Paul Harford

Personal information
- Date of birth: 21 October 1974 (age 51)
- Place of birth: Chelmsford, England

Youth career
- 1992–1993: Arsenal

Senior career*
- Years: Team / Apps / (Gls)
- 1993–1996: Blackburn Rovers / 0 / (0)
- 1994: → Wigan Athletic (loan) / 3 / (0)
- 1994–1995: → Shrewsbury Town (loan) / 6 / (0)
- 1996–1998: Farnborough Town
- 1998–2001: Sutton United
- 2001–2002: Aldershot Town

= Paul Harford =

English footballer

Paul Harford (born 21 October 1974) is an English former footballer. His father was Ray Harford, who played for and managed numerous clubs.

==Playing career==
A former Arsenal trainee, he began his professional career at Blackburn Rovers, where his father, Ray Harford, was assistant manager to Kenny Dalglish.

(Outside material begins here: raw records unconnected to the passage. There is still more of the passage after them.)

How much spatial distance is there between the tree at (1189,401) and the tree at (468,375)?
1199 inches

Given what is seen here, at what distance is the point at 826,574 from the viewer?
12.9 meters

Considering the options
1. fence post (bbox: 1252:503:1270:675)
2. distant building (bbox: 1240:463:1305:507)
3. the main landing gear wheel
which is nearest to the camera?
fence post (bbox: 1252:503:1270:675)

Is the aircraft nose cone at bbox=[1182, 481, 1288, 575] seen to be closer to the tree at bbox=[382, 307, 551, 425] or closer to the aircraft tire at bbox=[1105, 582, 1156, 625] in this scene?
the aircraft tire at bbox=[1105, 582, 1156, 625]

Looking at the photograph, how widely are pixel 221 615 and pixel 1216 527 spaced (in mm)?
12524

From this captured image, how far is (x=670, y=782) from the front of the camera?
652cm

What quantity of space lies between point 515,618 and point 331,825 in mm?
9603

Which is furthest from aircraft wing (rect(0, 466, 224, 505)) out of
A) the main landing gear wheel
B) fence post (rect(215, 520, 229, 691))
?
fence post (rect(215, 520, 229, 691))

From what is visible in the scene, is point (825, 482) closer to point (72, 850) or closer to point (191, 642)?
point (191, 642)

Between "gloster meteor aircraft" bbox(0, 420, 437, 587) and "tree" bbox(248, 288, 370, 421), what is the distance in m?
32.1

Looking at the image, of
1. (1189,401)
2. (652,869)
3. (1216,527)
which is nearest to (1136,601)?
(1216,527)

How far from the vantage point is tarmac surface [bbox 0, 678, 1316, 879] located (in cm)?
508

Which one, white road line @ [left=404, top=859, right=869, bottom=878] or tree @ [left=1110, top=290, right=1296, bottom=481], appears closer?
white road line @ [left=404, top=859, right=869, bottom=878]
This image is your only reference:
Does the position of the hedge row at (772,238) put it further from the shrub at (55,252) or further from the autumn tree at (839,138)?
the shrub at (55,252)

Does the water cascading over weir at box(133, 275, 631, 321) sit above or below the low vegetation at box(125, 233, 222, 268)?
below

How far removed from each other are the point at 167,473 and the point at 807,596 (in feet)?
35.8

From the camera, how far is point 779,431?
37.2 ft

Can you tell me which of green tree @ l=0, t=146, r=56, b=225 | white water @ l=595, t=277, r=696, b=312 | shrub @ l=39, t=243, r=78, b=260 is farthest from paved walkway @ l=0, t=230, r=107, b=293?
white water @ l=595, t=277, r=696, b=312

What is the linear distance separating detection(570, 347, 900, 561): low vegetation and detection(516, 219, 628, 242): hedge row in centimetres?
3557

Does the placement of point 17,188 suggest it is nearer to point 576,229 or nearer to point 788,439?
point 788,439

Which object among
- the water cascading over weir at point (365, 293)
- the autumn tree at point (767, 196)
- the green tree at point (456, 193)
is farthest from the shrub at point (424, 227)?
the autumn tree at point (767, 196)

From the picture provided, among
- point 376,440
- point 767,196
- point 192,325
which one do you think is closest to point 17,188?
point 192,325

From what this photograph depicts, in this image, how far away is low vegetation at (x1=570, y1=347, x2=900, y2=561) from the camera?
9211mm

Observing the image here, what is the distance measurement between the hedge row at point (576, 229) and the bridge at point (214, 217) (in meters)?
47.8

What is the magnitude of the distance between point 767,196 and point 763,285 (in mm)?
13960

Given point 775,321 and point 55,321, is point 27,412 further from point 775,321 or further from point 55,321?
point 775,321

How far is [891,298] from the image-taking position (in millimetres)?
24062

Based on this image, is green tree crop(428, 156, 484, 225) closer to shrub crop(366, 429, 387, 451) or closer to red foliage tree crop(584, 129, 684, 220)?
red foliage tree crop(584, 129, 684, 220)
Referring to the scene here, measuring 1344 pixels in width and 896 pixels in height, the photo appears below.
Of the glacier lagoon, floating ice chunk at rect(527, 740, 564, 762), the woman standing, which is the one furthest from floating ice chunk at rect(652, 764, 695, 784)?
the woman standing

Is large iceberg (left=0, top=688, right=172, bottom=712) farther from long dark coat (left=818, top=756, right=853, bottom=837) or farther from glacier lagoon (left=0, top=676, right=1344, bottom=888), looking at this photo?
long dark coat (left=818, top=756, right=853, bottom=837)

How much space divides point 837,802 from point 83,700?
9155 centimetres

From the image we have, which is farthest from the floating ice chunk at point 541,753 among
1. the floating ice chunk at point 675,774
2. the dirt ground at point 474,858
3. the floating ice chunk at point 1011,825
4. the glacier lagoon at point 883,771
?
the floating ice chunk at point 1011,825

He was loaned out to Wigan Athletic at the start of the 1994–95 season, and made three Third Division appearances. He joined Fred Davies's Shrewsbury Town on loan in December, and played six Second Division games. He left Ewood Park at the end of 1995–96, despite his father having by then taken the management reins from Dalglish. He then spent 1996–97 and 1997–98 in the Football Conference with Farnborough Town. He then spent three seasons in the Isthmian League with Sutton United and one season with Aldershot Town.